_PROBLEM DETAILS:_ Take the material below and extract the lines from the one with "for Him Nothing" through the one with "Cardigan Oversize a", word for word, without pictures.

──────────────────────────────

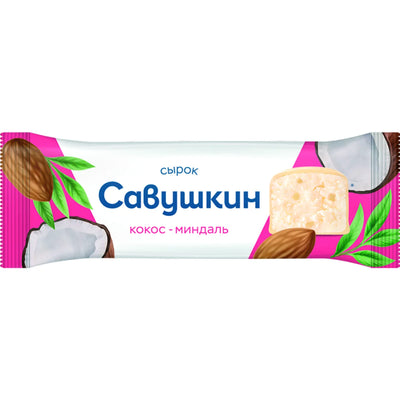CHEESE BAR COCONUT W/ALMOND GLAZED 18/40GR SAVUSHKIN PRODUCT N2743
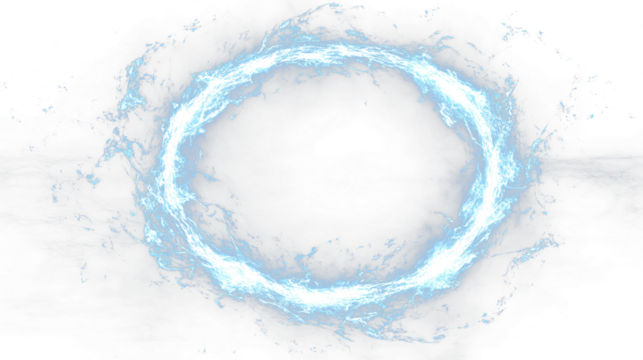 a circular of blue fire with a black background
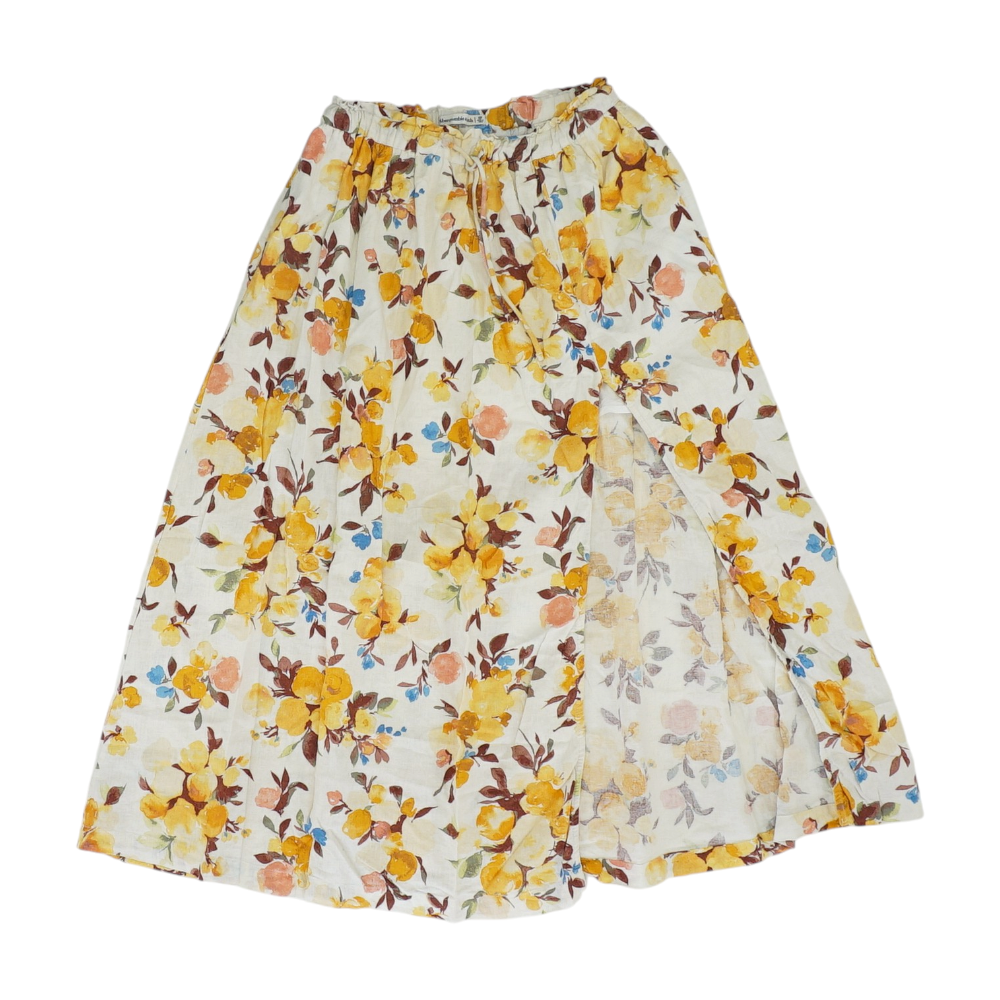 White Petite Floral Midi Skirt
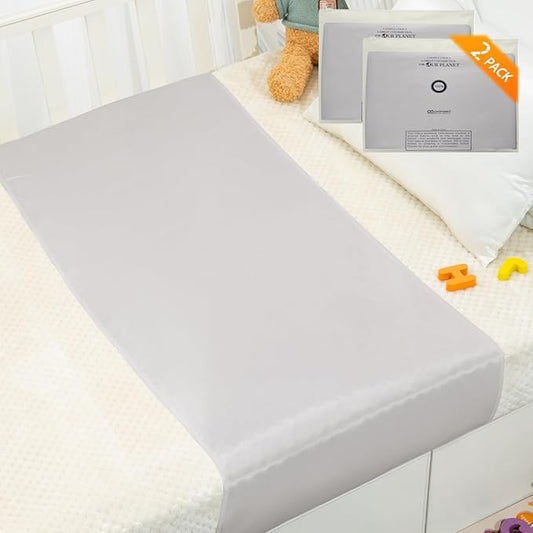 2 Pack Baby Silk Bassinet Sleeve, 23 Momme Pure Silk Cot Semi Sheet, Adjustable for All Standard Bassinet/Cradle/Cot/Crib Mattress (Light Grey)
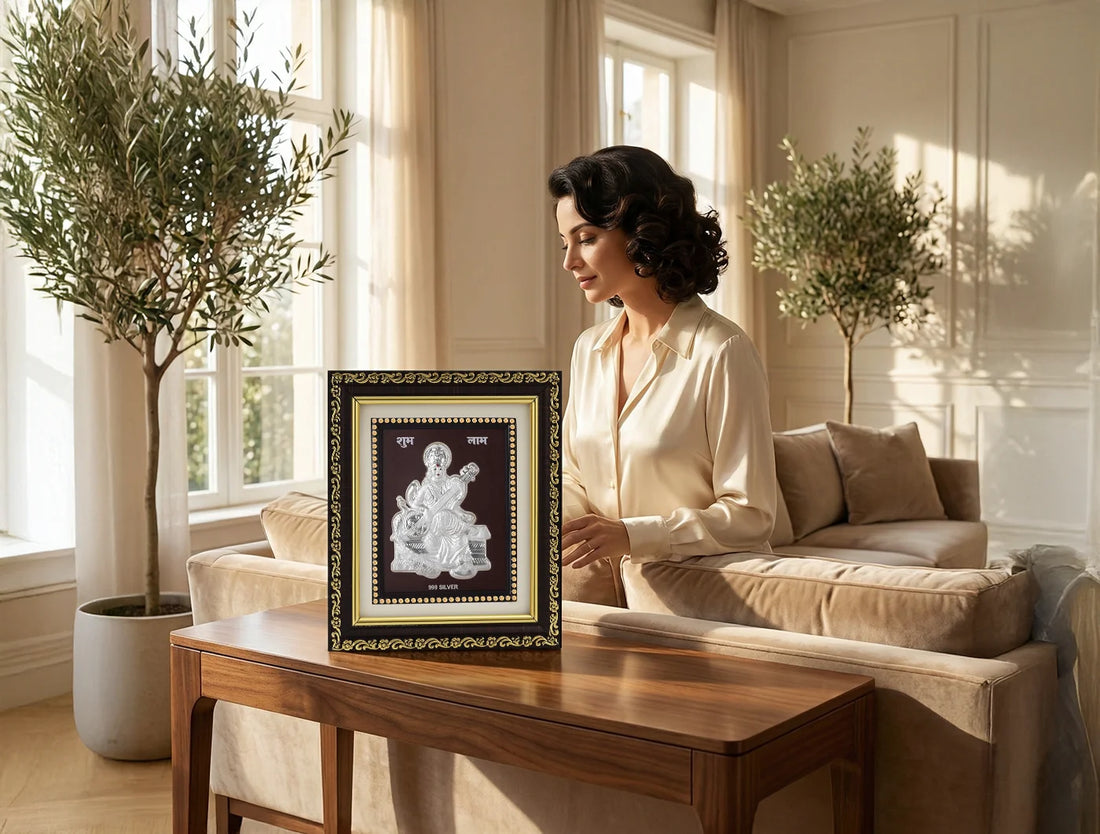 Square 999 silver Sarswatimaa frame for gift items, 5.5 x 5 inches, showcasing intricate designs by Bhagwati Jewels.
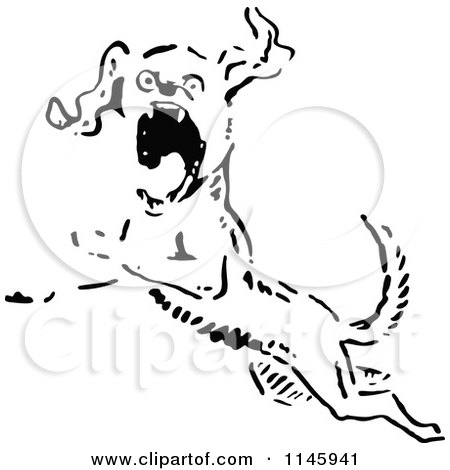 Clipart of a Retro Vintage Black and White Angry Dog Leaping - Royalty Free Vector Illustration by Prawny Vintage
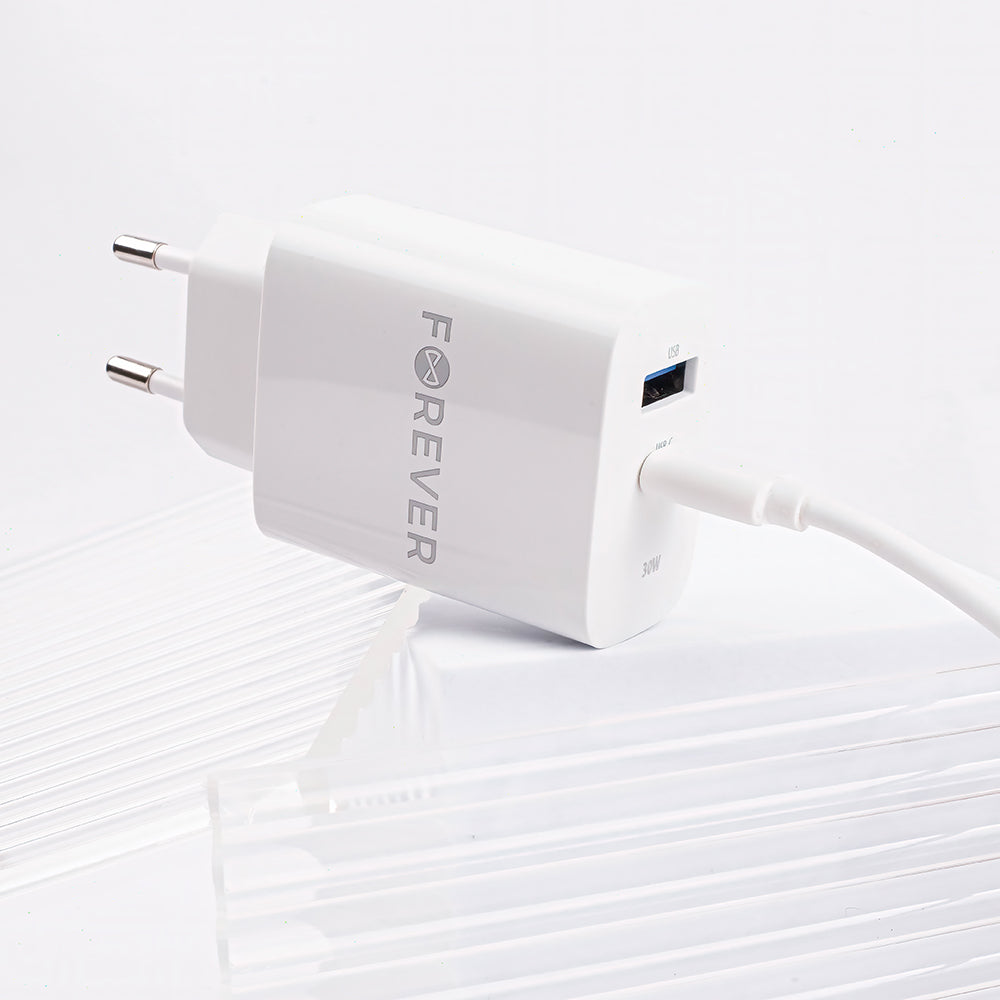 Mrežni punjač Forever TC-07-30AC, 30W, 3A, 1 x USB-A - 1 x USB-C, Bijeli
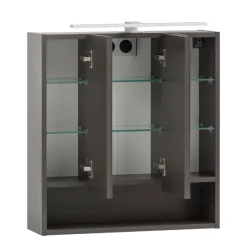 Spiegelschrank Karan 60cm 3 Türen mit Beleuchtung - anthrazit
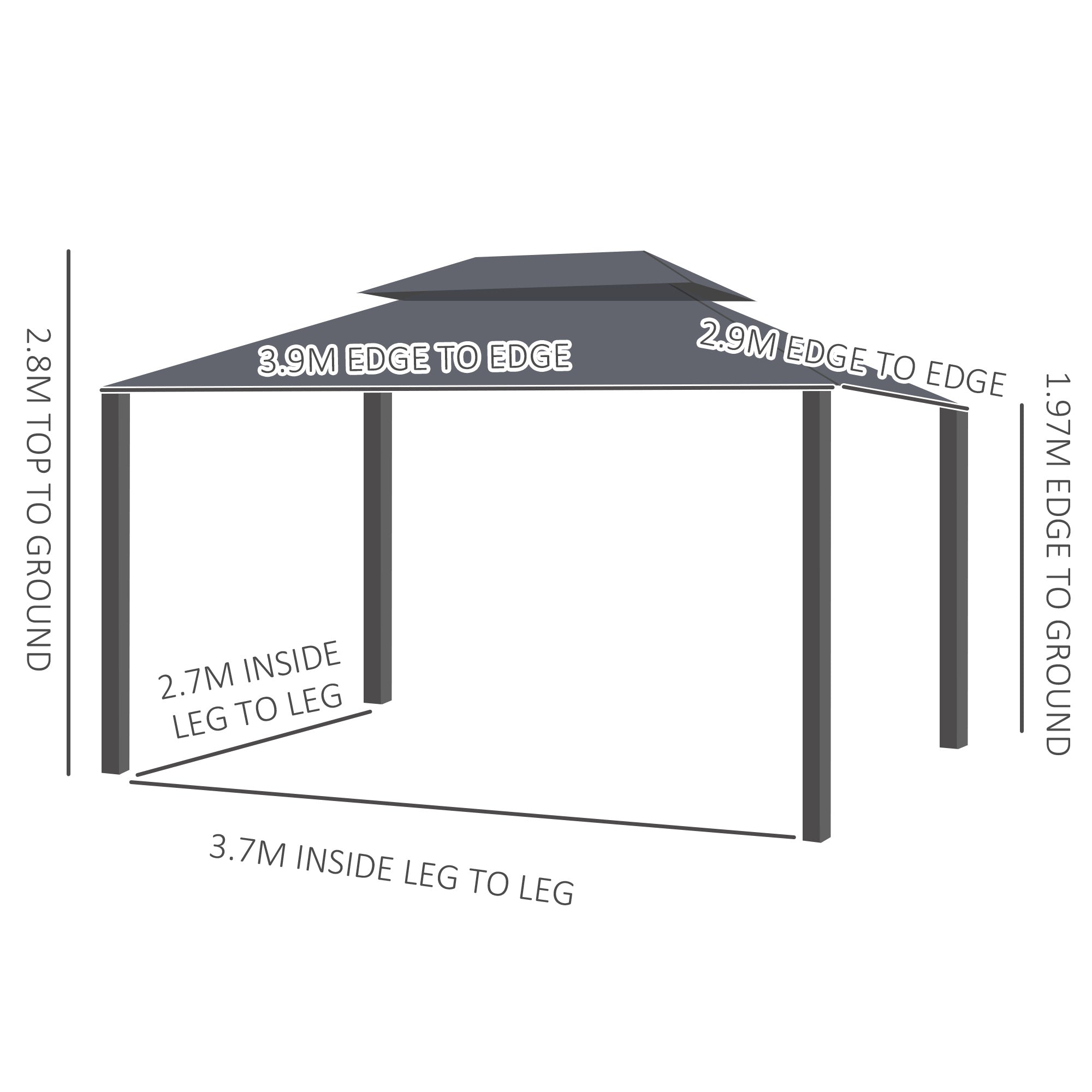Outsunny 3 x 4m Aluminium Garden Gazebo, Marquee Canopy Shelter Pavilion Party Tent with Nets and Curtains for Garden and Deck, Black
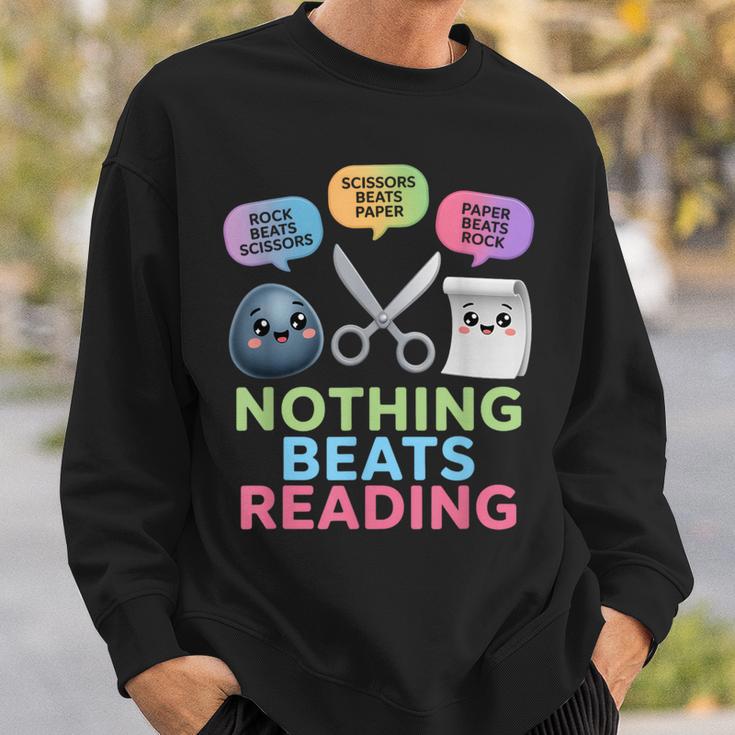 Nothing Beats Reading Rock Paper Scissors Game Book Lover Sweatshirt Gifts for Him Nothing Beats Reading Rock Paper Scissors Game Book Lover Sweatshirt Gifts for Him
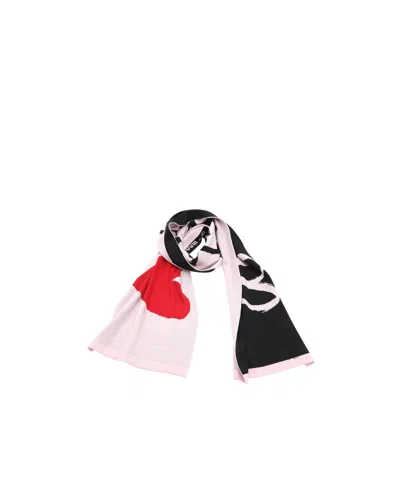 Moschino Wool Scarf With Love Pattern In Black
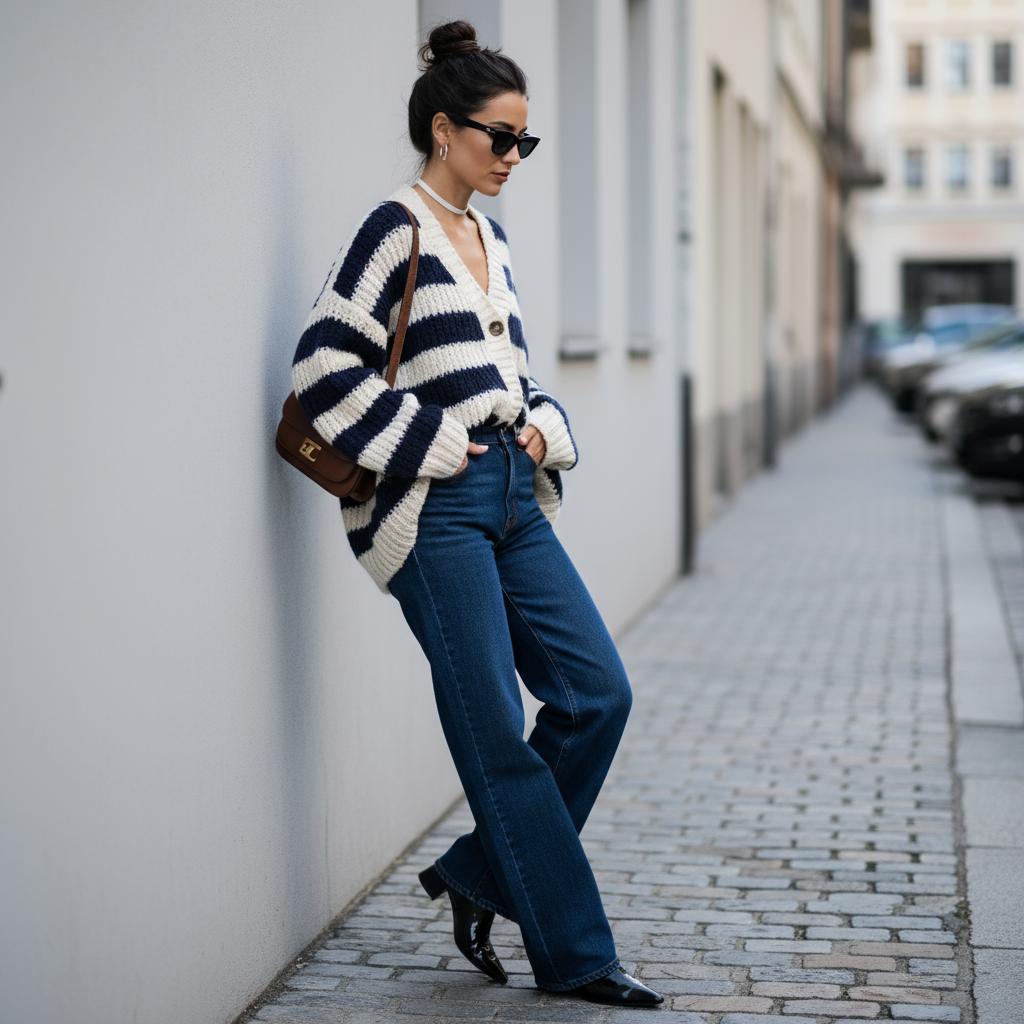 Cardigan Oversize a Righe Orena | Lavorazione Soffice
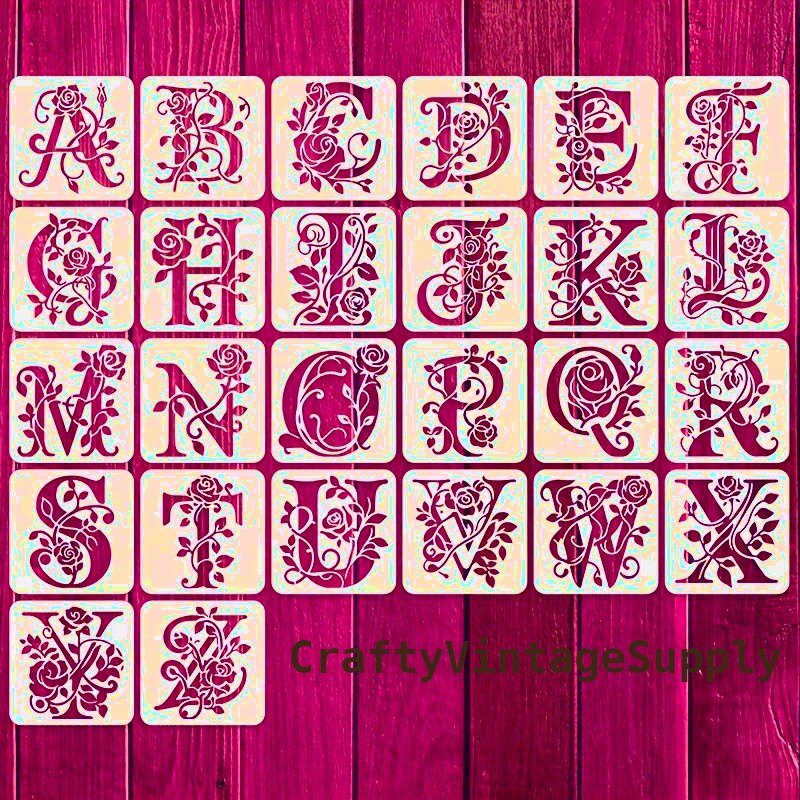 26pcs English Alphabet letters roses and leaves upper case stencils 4" x 4"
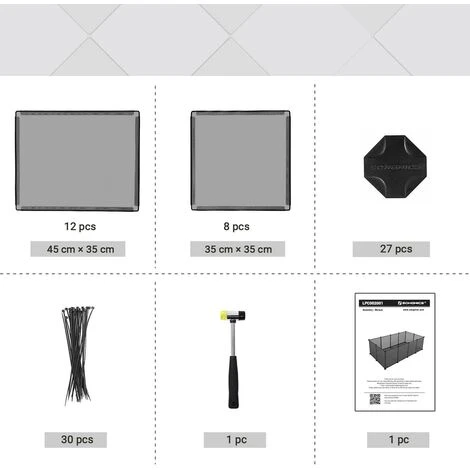 SONGMICS Enclos Pour Petits Animaux Avec Fond, Cage Modulable Pour Cochon D’Inde, Hamster, Lapin, Rongeur, Petits Animaux Domestiques, Gris LPC002G01 - Gris 4 SONGMICS Enclos Pour Petits Animaux Avec Fond, Cage Modulable Pour Cochon D’Inde, Hamster, Lapin, Rongeur, Petits Animaux Domestiques, Gris LPC002G01 - Gris – Image 4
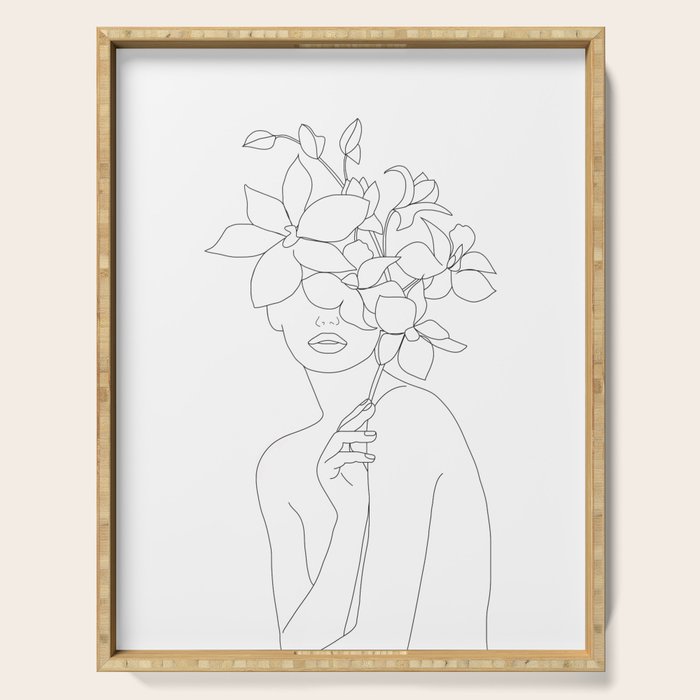Minimal Line Art Woman with Orchids Serving Tray Gallery Image 1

──────────────────────────────

_RESPONSE TO THE EXERCISE:_
 Nothing Beats Reading Rock Paper Scissors Game Book Lover Sweatshirt Gifts for Him Nothing Beats Reading Rock Paper Scissors Game Book Lover Sweatshirt Gifts for Him
 Moschino Wool Scarf With Love Pattern In Black
 Cardigan Oversize a Righe Orena | Lavorazione Soffice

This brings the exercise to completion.